━━━━━ TASK DATA ━━━━━

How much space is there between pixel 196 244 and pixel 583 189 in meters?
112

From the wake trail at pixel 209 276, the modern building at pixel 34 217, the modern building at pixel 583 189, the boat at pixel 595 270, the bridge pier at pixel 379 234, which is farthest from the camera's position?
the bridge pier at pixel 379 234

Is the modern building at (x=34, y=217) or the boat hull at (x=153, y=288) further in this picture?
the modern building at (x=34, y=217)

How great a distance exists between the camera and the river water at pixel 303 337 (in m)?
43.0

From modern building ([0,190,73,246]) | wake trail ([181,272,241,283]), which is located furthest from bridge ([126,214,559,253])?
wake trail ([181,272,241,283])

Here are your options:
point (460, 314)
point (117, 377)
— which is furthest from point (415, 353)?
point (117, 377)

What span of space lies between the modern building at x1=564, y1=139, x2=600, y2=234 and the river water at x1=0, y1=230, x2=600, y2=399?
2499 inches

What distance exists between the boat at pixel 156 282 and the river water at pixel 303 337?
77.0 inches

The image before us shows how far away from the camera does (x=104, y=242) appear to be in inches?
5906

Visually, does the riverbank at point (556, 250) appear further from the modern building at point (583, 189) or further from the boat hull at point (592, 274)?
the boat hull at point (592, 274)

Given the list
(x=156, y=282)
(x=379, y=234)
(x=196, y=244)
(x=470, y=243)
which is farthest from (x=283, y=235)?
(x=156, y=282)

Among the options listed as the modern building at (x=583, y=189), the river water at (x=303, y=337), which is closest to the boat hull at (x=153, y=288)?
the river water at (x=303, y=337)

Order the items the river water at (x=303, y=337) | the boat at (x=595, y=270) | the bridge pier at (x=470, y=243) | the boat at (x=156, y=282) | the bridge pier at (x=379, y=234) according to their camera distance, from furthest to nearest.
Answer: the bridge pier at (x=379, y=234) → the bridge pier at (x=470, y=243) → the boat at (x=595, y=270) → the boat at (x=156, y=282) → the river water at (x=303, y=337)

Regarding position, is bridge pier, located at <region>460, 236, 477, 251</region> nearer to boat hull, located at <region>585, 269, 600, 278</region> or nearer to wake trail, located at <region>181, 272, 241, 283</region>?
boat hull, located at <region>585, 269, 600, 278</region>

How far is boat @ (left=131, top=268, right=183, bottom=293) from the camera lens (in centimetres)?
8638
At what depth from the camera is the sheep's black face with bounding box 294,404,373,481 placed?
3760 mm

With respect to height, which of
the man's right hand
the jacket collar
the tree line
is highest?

━━━━━

WHAT IS REQUIRED: Render the lines running from the one containing "Regarding position, is" through the end of the entries as a Markdown table with a Row column numbering each line and a Line column holding its text, leaving out blank lines.

TASK ANSWER:
| Row | Line |
|---|---|
| 1 | Regarding position, is bridge pier, located at <region>460, 236, 477, 251</region> nearer to boat hull, located at <region>585, 269, 600, 278</region> or nearer to wake trail, located at <region>181, 272, 241, 283</region>? |
| 2 | boat hull, located at <region>585, 269, 600, 278</region> |
| 3 | How far is boat @ (left=131, top=268, right=183, bottom=293) from the camera lens (in centimetres)? |
| 4 | 8638 |
| 5 | At what depth from the camera is the sheep's black face with bounding box 294,404,373,481 placed? |
| 6 | 3760 mm |
| 7 | With respect to height, which of |
| 8 | the man's right hand |
| 9 | the jacket collar |
| 10 | the tree line |
| 11 | is highest? |